The “What Men Want” actress used the unlikely BET Awards 2022 stage to slam the court for taking away women’s rights and access to abortion.
Fans were unsurprised by Henson’s stand on the ban as she has been vocal about many social issues like police brutality.
Taraji P. Henson Is Less Than Pleased With The Court’s Decision On Abortion
Although the BET Awards is known for its fashion, celebration, and fun, PEOPLE disclosed that the event had a profound moment when Henson climbed the stage for her opening speech.
The “Empire” star started by praising her fellow celebrities for their representation of “Black excellence” and said that the night was dedicated to recognizing, celebrating, and honoring the well-deserving people in the crowd.
She then proceeded to appreciate Lizzo for not only giving her all during her performance of “About D*mn Time” but also pledging to donate $1 million to Planned Parenthood following the U.S. Supreme Court’s June 24 decision to reverse Roe v. Wade.

▸ **ASSIGNED TASK 1**
In the article on Taraji P. Henson's BET Awards speech, how much did Lizzo pledge to donate to Planned Parenthood?
▸ **ASSIGNED TASK 2**
Carry on the article on Taraji P. Henson's BET Awards speech past its last sentence.
The rows have nothing to do with the article on Taraji P. Henson's BET Awards speech.

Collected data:
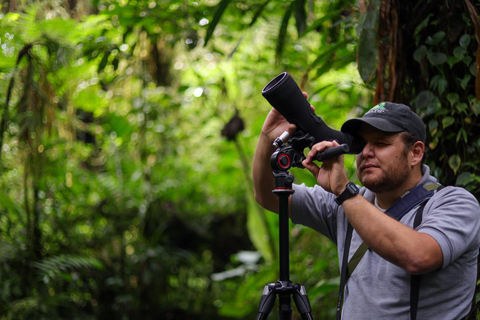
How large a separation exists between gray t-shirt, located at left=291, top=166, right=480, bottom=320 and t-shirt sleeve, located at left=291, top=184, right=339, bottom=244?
30 cm

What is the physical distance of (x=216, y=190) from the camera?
6277 millimetres

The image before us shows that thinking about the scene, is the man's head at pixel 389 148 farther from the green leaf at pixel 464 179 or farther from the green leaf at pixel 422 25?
the green leaf at pixel 422 25

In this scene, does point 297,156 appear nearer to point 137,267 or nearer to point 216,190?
point 137,267

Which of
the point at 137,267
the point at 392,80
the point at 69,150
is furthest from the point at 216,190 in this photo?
the point at 392,80

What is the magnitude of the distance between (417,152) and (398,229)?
399 millimetres

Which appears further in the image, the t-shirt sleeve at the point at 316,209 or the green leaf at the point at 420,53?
the green leaf at the point at 420,53

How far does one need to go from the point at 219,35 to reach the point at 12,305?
2.81 meters

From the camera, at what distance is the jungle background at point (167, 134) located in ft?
7.51

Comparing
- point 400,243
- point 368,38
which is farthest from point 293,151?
point 368,38

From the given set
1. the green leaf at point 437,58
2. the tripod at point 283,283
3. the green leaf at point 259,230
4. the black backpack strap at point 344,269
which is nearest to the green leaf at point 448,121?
the green leaf at point 437,58

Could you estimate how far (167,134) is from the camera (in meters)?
5.59

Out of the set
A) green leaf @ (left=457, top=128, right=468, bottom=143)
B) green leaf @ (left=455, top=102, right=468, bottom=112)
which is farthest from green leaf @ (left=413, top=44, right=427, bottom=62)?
green leaf @ (left=457, top=128, right=468, bottom=143)

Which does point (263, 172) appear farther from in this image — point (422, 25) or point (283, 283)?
point (422, 25)

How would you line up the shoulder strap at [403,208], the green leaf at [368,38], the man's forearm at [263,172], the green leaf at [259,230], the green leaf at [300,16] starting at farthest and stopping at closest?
1. the green leaf at [259,230]
2. the green leaf at [300,16]
3. the green leaf at [368,38]
4. the man's forearm at [263,172]
5. the shoulder strap at [403,208]
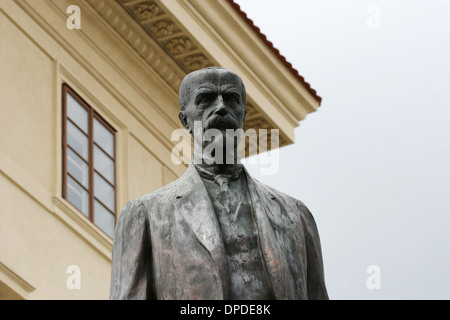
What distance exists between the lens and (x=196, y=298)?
22.9 ft

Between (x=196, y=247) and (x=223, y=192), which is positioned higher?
(x=223, y=192)

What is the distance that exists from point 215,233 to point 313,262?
1.69 feet

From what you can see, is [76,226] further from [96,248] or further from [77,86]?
[77,86]

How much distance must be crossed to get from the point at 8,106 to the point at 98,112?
7.05 feet

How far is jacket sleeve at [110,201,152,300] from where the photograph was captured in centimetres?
721

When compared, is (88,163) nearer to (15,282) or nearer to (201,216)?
(15,282)

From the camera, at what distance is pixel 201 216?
7293 millimetres

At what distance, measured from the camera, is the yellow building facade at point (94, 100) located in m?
19.9

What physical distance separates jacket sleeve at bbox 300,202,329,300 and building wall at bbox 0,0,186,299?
11678 mm

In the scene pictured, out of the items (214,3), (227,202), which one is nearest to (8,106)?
(214,3)

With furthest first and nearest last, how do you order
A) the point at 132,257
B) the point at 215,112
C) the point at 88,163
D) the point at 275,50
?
the point at 275,50 → the point at 88,163 → the point at 215,112 → the point at 132,257

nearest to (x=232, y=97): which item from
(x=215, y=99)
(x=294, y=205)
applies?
(x=215, y=99)

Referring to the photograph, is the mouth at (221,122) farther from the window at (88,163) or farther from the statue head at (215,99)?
the window at (88,163)
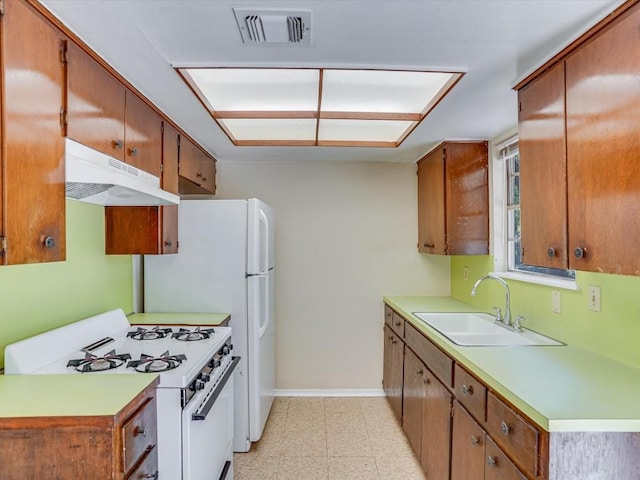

▸ **RESPONSE 1**
$1 million.

▸ **RESPONSE 2**
For curious minds, Roe v. Wade, 410 U.S. 113, was a landmark decision of SCOTUS, which determined that the U.S. Constitution generally protected a pregnant woman’s right to abortion.
While admonishing her peers that it was time for them to do more, the 51-year-old actress and singer said:
“It’s about time we talk about the fact that guns have more rights than a woman. It’s a sad day in America. A weapon that can take lives has more rights than a woman that can give life if she wants to.”
Henson has joined the list of several female stars like Megan Thee Stallion to speak against the court’s controversial decision, which led to nationwide protests throughout the weekend.
However, it has gone beyond speaking up and protesting for the actress. Anyone who knows Henson knows how passionate she is when issues like police brutality occur.
But that is gradually changing as she said she does not want to do another hashtag to seek justice for a Black person who suffers at the hands of the police.
According to The Blast, the Howard University alum revealed that she was thinking about moving to a different country because continuously fighting to be treated as an equal had lost its appeal.
For her, she “fought,” “chanted,” “marched,” and just wanted a break from it all in a place “where there’s neutral ground.”
This new place would allow her “to just be. And be happy. I want to be called ‘Bella’ every day, drink wine, and swat flies on the porch. Stress-free.”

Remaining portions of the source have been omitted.